Depois de citar exemplos de líderes políticos portugueses, da direita à esquerda, que em momentos diferentes têm preconizado um país aberto à imigração e à atribuição de nacionalidade, este investigador cita Eduardo Lourenço - "o planeta está em migração. África, se pudesse, passava toda para a Europa, por uma questão de sobrevivência... A Europa tem de se convencer de que está cercada" -, e conclui que é no alegado consenso político e consequente falta de debate sobre estes temas que o populismo encontra terreno para florescer.

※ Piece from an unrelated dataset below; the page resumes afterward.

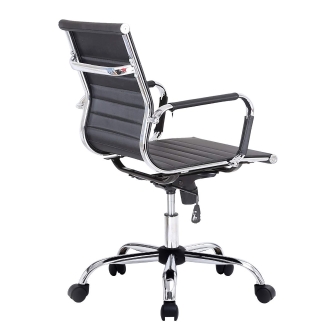Silla De Oficina Equip Respaldo Medio recubrimiento Pu de alta calidad Ergonomica negro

"Onde há um vazio, há sempre a possibilidade de este ser preenchido. A ausência de equilíbrio no tratamento destas questões, de uma perspetiva que inclua pesos e contrapesos, a incapacidade de ou recusa de pensar em todo o tipo de cenários, ou sequer de admitir outra possibilidade que não seja a do consenso popular; tudo isto combinado com a falta de partidos tradicionais, ou sequer de novos partidos, que incluam uma visão geral do fenómeno na sua agenda política (por desconforto, por constrangimento, por moralidade, por ideologia ou por incúria) abre espaço a movimentos que se apropriem destes temas numa perspetiva da defesa do povo contra as elites", escreve.

Para o investigador universitário, mesmo a direita portuguesa, normalmente mais restritiva quanto às políticas migratórias, "não sente urgência de se adaptar a esta possível nova portugalidade". "O mínimo que se pode dizer é que, se esses tempos vierem, a direita não está nem preparada nem predisposta a abordar o desafio - uma vez que temas como o da imigração e da coexistência entre diferentes comunidades serão cada vez mais centrais".

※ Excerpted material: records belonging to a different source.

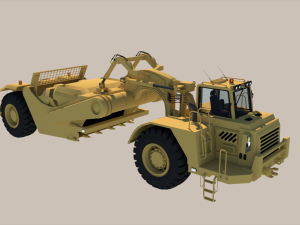 Wheel tractor-scraper Modelo 3D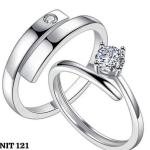 Timeless Sparkle Couple Ring Set – Bold Band & Solitaire Design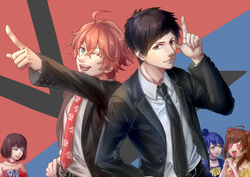  2boys 3girls ahoge bare_shoulders belt black_eyes black_necktie blue_eyes blue_hair brown_eyes brown_hair choker collarbone commentary_request finger_gun formal gotou_hidenori hand_on_belt hazama_masayoshi heart heart-shaped_eyes ky9 maya_mari misawa_mizuki morita_moe multiple_boys multiple_girls necktie one_eye_closed open_mouth own_hands_together pointing red_necktie samurai_flamenco twintails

Além das questões migratórias, José Pedro Zúquete antevê que o populismo continue a aproveitar também a cada vez menor diversidade de profissões dos deputados, contribuindo para uma "aura de elitização", com predomínio de juristas, advogados, professores, gestores e consultores em detrimento de trabalhadores agricolas ou operários, e com a maioria em regime de não exclusividade. Além disso, aponta ainda o "imobilismo do sistema eleitoral" que não aproxima eleitores e eleitores.

O investigador alerta ainda que depois de alcançado o "monopólio deste tema identitário, mais fácil será, sob este ângulo populista, abordar temas socioeconómicos numa perpetiva de 'nós´contra os 'outros' e numa perspetiva de vitimização de um povo abandonado e até discriminado perante a ascensão da minorias, dos seus direitos, e das suas reivindicações".